**Фрагмент текста:**
══════════

Как раз патриарх Никон и стал одним из первых читателей «Меча духовного», экземпляр которого он получил сразу после приезда Барановича в Москву. Патриархом был написан критический ответ – «Свиток». В нем Никон обвинил автора в латинской ереси, перечислил мелкие недочеты в книге, дал замечания по поводу ее внешнего вида, выразил недовольство за частое цитирование католических писателей.
У опального патриарха было много симпатизирующих. А. Карташев утверждает, что иерархия русской церкви разделяла позицию Никона, хотя в открытую ее и не отстаивала5.
В связи с этим совсем не случайно «Меч духовный» был одобрен московским собором и за счет правительства разослан в монастыри и епархии в качестве средства переубеждения монахов и священников. Из книг киевской печати он был самым распространенным изданием в России второй половины XVII в., перегнав даже Киево-Печерский патерик. С. Луппов нашел экземпляр «Меча» в приходской библиотеке города Устюга6. В. Перетц обнаружил этот сборник проповедей в описях книг северных монастырей России (Успенско-Андреевская и Корнилова пустыни (2 экз.), Николо-Коряжемский и Глуницкий монастыри, а также Вологодский архиерейский дом7). Ученый утверждает, что книги из монастырских библиотек использовались для духовного чтения как в самих обителях, так и в миру (за определенную плату)8. В конце XVII в. в состав патриаршей библиотеки входило 38 экземпляров «Меча». Эти факты свидетельствуют о том, что в то время сеть духовных библиотек России была пресыщена сборниками проповедей Лазаря Барановича.
Симеон Полоцкий (духовник царя, учитель царских детей, профессиональный писатель) написал четыре эпиграммы, посвященные «Мечу». Автор дал им описательное обобщающее название «На книгу, именуемую “Меч духовный”, епиграмма». Симеон сгруппировал их и позже ввел в рукописное собрание «Рифмологион». Эти стихи можно считать читательской интерпретацией книги черниговского епископа.

══════════

**Исходные данные:**
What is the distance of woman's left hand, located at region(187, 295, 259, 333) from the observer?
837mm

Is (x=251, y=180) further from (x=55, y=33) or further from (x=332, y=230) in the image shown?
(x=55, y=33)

══════════

**Что сделать:**
#1 Перепишите из фрагмента текста о «Мече духовном» дословно отрезок от «У опального патриарха» до «и не отстаивала5.».
#2 Ответьте по фрагменту текста о «Мече духовном» на вопросы:
(а) Как назывался критический ответ, который патриарх Никон написал на «Меч духовный»?
(б) Сколько экземпляров «Меча» входило в патриаршую библиотеку в конце XVII в.?
(в) Сколько эпиграмм Симеон Полоцкий посвятил «Мечу»?

**Ответы к заданиям:**
#1
У опального патриарха было много симпатизирующих. А. Карташев утверждает, что иерархия русской церкви разделяла позицию Никона, хотя в открытую ее и не отстаивала5.

#2
(а) Критический ответ Никона назывался «Свиток».
(б) В конце XVII в. в патриаршую библиотеку входило 38 экземпляров «Меча».
(в) Симеон Полоцкий посвятил «Мечу» четыре эпиграммы.